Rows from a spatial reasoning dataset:

# # # #

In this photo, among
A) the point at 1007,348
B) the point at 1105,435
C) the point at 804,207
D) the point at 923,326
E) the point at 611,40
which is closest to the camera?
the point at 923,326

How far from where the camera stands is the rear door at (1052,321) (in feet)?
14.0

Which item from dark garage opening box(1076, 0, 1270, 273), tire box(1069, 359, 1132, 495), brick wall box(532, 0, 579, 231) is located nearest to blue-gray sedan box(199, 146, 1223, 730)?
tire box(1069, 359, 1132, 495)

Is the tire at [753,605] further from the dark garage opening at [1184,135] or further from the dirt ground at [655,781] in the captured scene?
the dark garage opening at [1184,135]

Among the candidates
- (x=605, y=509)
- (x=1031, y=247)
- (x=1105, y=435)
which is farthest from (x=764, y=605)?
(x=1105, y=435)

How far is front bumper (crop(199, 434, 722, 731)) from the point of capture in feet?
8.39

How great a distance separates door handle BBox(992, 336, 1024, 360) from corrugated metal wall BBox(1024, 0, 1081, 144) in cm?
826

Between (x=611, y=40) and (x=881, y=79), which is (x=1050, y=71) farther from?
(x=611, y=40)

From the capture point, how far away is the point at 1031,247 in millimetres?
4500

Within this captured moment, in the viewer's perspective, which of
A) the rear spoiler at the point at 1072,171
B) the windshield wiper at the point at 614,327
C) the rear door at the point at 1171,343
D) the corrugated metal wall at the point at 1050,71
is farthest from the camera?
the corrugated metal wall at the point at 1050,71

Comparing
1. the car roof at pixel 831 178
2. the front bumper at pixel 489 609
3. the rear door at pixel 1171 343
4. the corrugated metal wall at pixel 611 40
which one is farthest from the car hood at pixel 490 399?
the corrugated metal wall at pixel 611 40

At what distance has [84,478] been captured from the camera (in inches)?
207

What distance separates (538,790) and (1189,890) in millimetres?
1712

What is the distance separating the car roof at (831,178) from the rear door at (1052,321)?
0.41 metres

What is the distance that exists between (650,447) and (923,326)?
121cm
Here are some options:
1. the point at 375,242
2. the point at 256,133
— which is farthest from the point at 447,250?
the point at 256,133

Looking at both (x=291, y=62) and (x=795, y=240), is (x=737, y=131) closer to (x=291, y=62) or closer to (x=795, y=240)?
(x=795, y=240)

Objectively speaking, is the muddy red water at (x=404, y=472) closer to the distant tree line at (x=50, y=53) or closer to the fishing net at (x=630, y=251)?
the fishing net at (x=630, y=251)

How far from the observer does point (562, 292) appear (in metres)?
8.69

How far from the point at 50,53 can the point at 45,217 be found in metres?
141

# # # #

■ What to do ■
Return all of the data word for word.

■ Reply ■
In this photo, among
A) the point at 1007,348
B) the point at 1105,435
C) the point at 804,207
D) the point at 923,326
E) the point at 611,40
which is closest to the camera?
the point at 923,326

How far from where the camera stands is the rear door at (1052,321) (in feet)?
14.0

Which item from dark garage opening box(1076, 0, 1270, 273), tire box(1069, 359, 1132, 495), brick wall box(532, 0, 579, 231) is located nearest to blue-gray sedan box(199, 146, 1223, 730)?
tire box(1069, 359, 1132, 495)

Is the tire at [753,605] further from the dark garage opening at [1184,135] or further from the dirt ground at [655,781] in the captured scene?
the dark garage opening at [1184,135]

Among the candidates
- (x=605, y=509)
- (x=1031, y=247)
- (x=1105, y=435)
which is farthest from (x=764, y=605)?
(x=1105, y=435)

How far is front bumper (crop(199, 434, 722, 731)) from the point of capture in feet?
8.39

How great a distance separates door handle BBox(992, 336, 1024, 360) from corrugated metal wall BBox(1024, 0, 1081, 144) in cm?
826

Between (x=611, y=40) and (x=881, y=79), which is (x=1050, y=71) farther from?
(x=611, y=40)

From the capture point, how far away is the point at 1031,247 in millimetres?
4500

Within this captured moment, in the viewer's perspective, which of
A) the rear spoiler at the point at 1072,171
B) the windshield wiper at the point at 614,327
C) the rear door at the point at 1171,343
D) the corrugated metal wall at the point at 1050,71
is farthest from the camera?
the corrugated metal wall at the point at 1050,71

Comparing
1. the car roof at pixel 831 178
2. the front bumper at pixel 489 609
3. the rear door at pixel 1171 343
4. the corrugated metal wall at pixel 611 40
which one is farthest from the car hood at pixel 490 399?
the corrugated metal wall at pixel 611 40

At what distance has [84,478] been captured from the camera (in inches)?
207

What distance separates (538,790) and (1189,890) in millimetres?
1712

What is the distance separating the car roof at (831,178) from the rear door at (1052,321)?
0.41 metres

What is the distance that exists between (650,447) and (923,326)?
121cm
Here are some options:
1. the point at 375,242
2. the point at 256,133
— which is farthest from the point at 447,250?
the point at 256,133

Looking at both (x=291, y=62) and (x=795, y=240), is (x=737, y=131) closer to (x=291, y=62) or closer to (x=795, y=240)?
(x=795, y=240)

Objectively speaking, is the muddy red water at (x=404, y=472) closer to the distant tree line at (x=50, y=53) or closer to the fishing net at (x=630, y=251)?
the fishing net at (x=630, y=251)

How far from the observer does point (562, 292) appear (in metres)?
8.69

How far from the point at 50,53 can the point at 45,217 be found in metres?
141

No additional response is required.